[TASK TO CARRY OUT] Text in the records must be reproduced exactly, and pictures must be skipped.

[DATA EXTRACT]
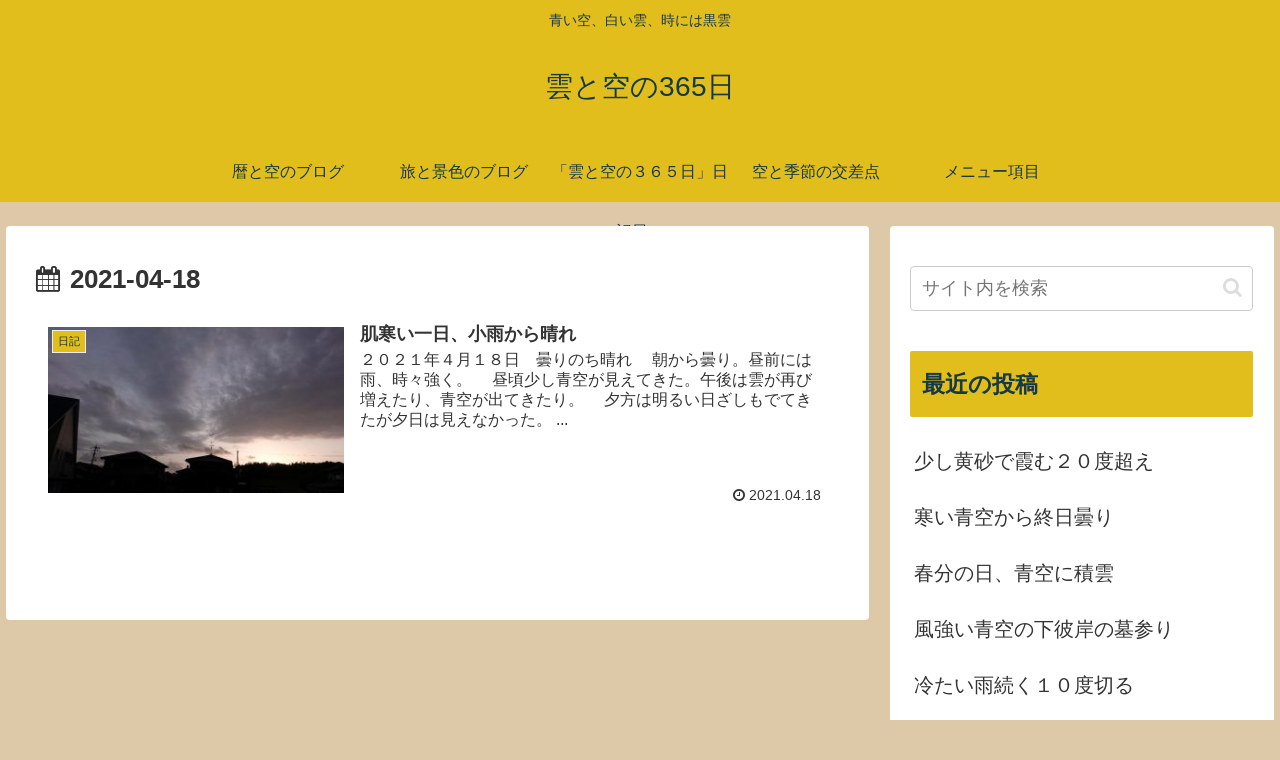

--- FILE ---
content_type: text/html; charset=utf-8
request_url: https://www.google.com/recaptcha/api2/aframe
body_size: 267
content:
<!DOCTYPE HTML><html><head><meta http-equiv="content-type" content="text/html; charset=UTF-8"></head><body><script nonce="JYtmGpbXl57dpQ-Fp2aSRA">/** Anti-fraud and anti-abuse applications only. See google.com/recaptcha */ try{var clients={'sodar':'https://pagead2.googlesyndication.com/pagead/sodar?'};window.addEventListener("message",function(a){try{if(a.source===window.parent){var b=JSON.parse(a.data);var c=clients[b['id']];if(c){var d=document.createElement('img');d.src=c+b['params']+'&rc='+(localStorage.getItem("rc::a")?sessionStorage.getItem("rc::b"):"");window.document.body.appendChild(d);sessionStorage.setItem("rc::e",parseInt(sessionStorage.getItem("rc::e")||0)+1);localStorage.setItem("rc::h",'1769547979953');}}}catch(b){}});window.parent.postMessage("_grecaptcha_ready", "*");}catch(b){}</script></body></html>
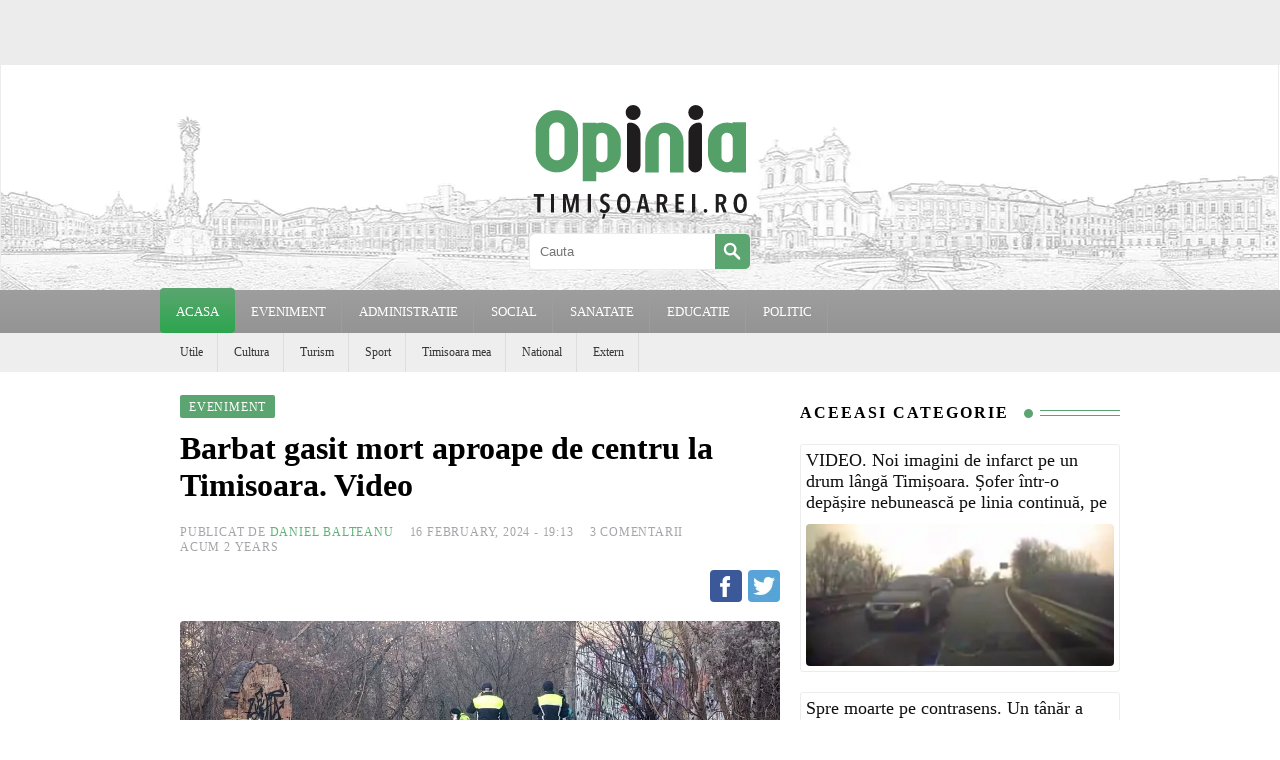

--- FILE ---
content_type: text/html; charset=UTF-8
request_url: https://www.opiniatimisoarei.ro/wp-admin/admin-ajax.php
body_size: -169
content:
{"post_id":811425,"counted":true,"storage":{"name":["pvc_visits[0]"],"value":["1769026837b811425"],"expiry":[1769026837]},"type":"post"}

--- FILE ---
content_type: text/html; charset=utf-8
request_url: https://www.google.com/recaptcha/api2/aframe
body_size: 270
content:
<!DOCTYPE HTML><html><head><meta http-equiv="content-type" content="text/html; charset=UTF-8"></head><body><script nonce="gO-FmJGAjTOvOGVL5kWx5g">/** Anti-fraud and anti-abuse applications only. See google.com/recaptcha */ try{var clients={'sodar':'https://pagead2.googlesyndication.com/pagead/sodar?'};window.addEventListener("message",function(a){try{if(a.source===window.parent){var b=JSON.parse(a.data);var c=clients[b['id']];if(c){var d=document.createElement('img');d.src=c+b['params']+'&rc='+(localStorage.getItem("rc::a")?sessionStorage.getItem("rc::b"):"");window.document.body.appendChild(d);sessionStorage.setItem("rc::e",parseInt(sessionStorage.getItem("rc::e")||0)+1);localStorage.setItem("rc::h",'1769026538004');}}}catch(b){}});window.parent.postMessage("_grecaptcha_ready", "*");}catch(b){}</script></body></html>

[RESPONSE TO THIS EXERCISE]
--- FILE ---
content_type: text/html; charset=utf-8
request_url: https://www.google.com/recaptcha/api2/aframe
body_size: 267
content:
<!DOCTYPE HTML><html><head><meta http-equiv="content-type" content="text/html; charset=UTF-8"></head><body><script nonce="JYtmGpbXl57dpQ-Fp2aSRA">/** Anti-fraud and anti-abuse applications only. See google.com/recaptcha */ try{var clients={'sodar':'https://pagead2.googlesyndication.com/pagead/sodar?'};window.addEventListener("message",function(a){try{if(a.source===window.parent){var b=JSON.parse(a.data);var c=clients[b['id']];if(c){var d=document.createElement('img');d.src=c+b['params']+'&rc='+(localStorage.getItem("rc::a")?sessionStorage.getItem("rc::b"):"");window.document.body.appendChild(d);sessionStorage.setItem("rc::e",parseInt(sessionStorage.getItem("rc::e")||0)+1);localStorage.setItem("rc::h",'1769547979953');}}}catch(b){}});window.parent.postMessage("_grecaptcha_ready", "*");}catch(b){}</script></body></html>

--- FILE ---
content_type: text/html; charset=UTF-8
request_url: https://www.opiniatimisoarei.ro/wp-admin/admin-ajax.php
body_size: -169
content:
{"post_id":811425,"counted":true,"storage":{"name":["pvc_visits[0]"],"value":["1769026837b811425"],"expiry":[1769026837]},"type":"post"}

--- FILE ---
content_type: text/html; charset=utf-8
request_url: https://www.google.com/recaptcha/api2/aframe
body_size: 270
content:
<!DOCTYPE HTML><html><head><meta http-equiv="content-type" content="text/html; charset=UTF-8"></head><body><script nonce="gO-FmJGAjTOvOGVL5kWx5g">/** Anti-fraud and anti-abuse applications only. See google.com/recaptcha */ try{var clients={'sodar':'https://pagead2.googlesyndication.com/pagead/sodar?'};window.addEventListener("message",function(a){try{if(a.source===window.parent){var b=JSON.parse(a.data);var c=clients[b['id']];if(c){var d=document.createElement('img');d.src=c+b['params']+'&rc='+(localStorage.getItem("rc::a")?sessionStorage.getItem("rc::b"):"");window.document.body.appendChild(d);sessionStorage.setItem("rc::e",parseInt(sessionStorage.getItem("rc::e")||0)+1);localStorage.setItem("rc::h",'1769026538004');}}}catch(b){}});window.parent.postMessage("_grecaptcha_ready", "*");}catch(b){}</script></body></html>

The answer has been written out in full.